Ce DVD est l’occasion idéale pour décou­vrir ou appro­fondir Manon Lescaut. La pro­duc­tion lon­doni­enne de Covent Gar­den en 2014 est par­faite, musi­cale­ment et scénique­ment. Le chef anglo-ital­ien Anto­nio Pap­pano dirige l’ensemble, sans baguette, avec une grande finesse mais aus­si une grande énergie et forte déter­mi­na­tion et avec une superbe dis­tri­b­u­tion. Jonas Kauf­mann tout d’abord, à juste titre le plus célèbre ténor actuel, nous enchante de sa voix chaude et de son style par­faite­ment adap­té à la musique vériste. Le ténor alle­mand chan­tant en ital­ien le rôle d’un étu­di­ant parisien (lisant Camus) est par­faite­ment crédi­ble. Sa parte­naire Kris­tine Opo­laïs a atteint désor­mais une recon­nais­sance inter­na­tionale par­faite­ment jus­ti­fiée, avec les qual­ités qu’elle mon­tre dans cette pro­duc­tion en Manon, capa­ble de faire ressen­tir la souf­france et les sen­ti­ments douloureux, comme la joie de vivre et le désir. Les deux bary­tons jouant les rôles mau­vais de l’affreux frère Lescaut et du bar­bon libidineux Géronte sont absol­u­ment au niveau d’une bonne représen­ta­tion de Covent Garden.

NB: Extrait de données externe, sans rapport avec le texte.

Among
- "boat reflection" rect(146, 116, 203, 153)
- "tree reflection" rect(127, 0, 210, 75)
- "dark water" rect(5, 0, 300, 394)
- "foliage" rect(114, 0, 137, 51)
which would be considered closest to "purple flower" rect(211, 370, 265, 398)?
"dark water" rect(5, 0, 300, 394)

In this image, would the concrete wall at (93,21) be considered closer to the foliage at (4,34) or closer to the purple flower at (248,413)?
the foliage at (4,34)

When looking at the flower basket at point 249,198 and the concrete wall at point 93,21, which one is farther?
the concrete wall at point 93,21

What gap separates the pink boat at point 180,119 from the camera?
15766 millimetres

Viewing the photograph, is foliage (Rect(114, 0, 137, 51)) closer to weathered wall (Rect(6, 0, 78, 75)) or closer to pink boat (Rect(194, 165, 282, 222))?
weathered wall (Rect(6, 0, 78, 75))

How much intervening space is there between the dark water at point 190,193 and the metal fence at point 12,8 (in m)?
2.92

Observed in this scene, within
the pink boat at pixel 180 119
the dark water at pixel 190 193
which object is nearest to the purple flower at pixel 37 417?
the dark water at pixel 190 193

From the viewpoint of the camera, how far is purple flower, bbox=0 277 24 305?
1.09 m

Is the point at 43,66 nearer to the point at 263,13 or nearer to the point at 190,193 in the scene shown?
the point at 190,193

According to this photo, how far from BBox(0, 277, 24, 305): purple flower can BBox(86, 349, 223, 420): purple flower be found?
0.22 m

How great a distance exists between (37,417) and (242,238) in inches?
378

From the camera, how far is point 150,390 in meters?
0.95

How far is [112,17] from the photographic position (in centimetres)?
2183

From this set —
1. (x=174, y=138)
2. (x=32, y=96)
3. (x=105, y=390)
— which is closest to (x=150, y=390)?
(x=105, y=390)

La scéno­gra­phie, on l’a dit, est très réussie. Défini­tive­ment tran­scrit à l’époque mod­erne, les jeunes étu­di­ants ressem­blent aux ado­les­cents d’Amer­i­can Pie ou autres films d’ado hol­ly­woo­d­i­ens. Le décor tour­nant représente tour à tour un immeu­ble design, une salle de jeu, l’appartement mod­erne classe et en même temps de très mau­vais goût de Manon dev­enue cocotte qui passe trois actes très court vêtue, un plateau de jeu télévisé où un présen­ta­teur gom­iné fait son choix pour le départ aux Amériques, et le désert améri­cain et toute sa sécher­esse. L’allumeur de réver­bères du troisième acte devient un éclairag­iste du théâtre mod­erne de Covent Gar­den, et ain­si de suite.

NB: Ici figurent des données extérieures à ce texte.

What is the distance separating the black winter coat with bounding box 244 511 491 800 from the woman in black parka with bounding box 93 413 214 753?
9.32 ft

Un dernier mot au sujet du célèbre, et superbe­ment joué, inter­mez­zo, placé entre les sec­ond et troisième actes, il reprend pour­tant les thèmes du qua­trième acte, mon­trant que la souf­france et la mort du dernier acte sont déjà toutes entières dans la sit­u­a­tion de fin du sec­ond acte. La musique de cet inter­mez­zo (et donc de la mort de Manon au qua­trième acte) est issue d’une très belle œuvre antérieure de Puc­ci­ni, le Quatuor Crisan­te­mi (Les Chrysan­thèmes, 1890), morceau par­ti­c­ulière­ment poignant.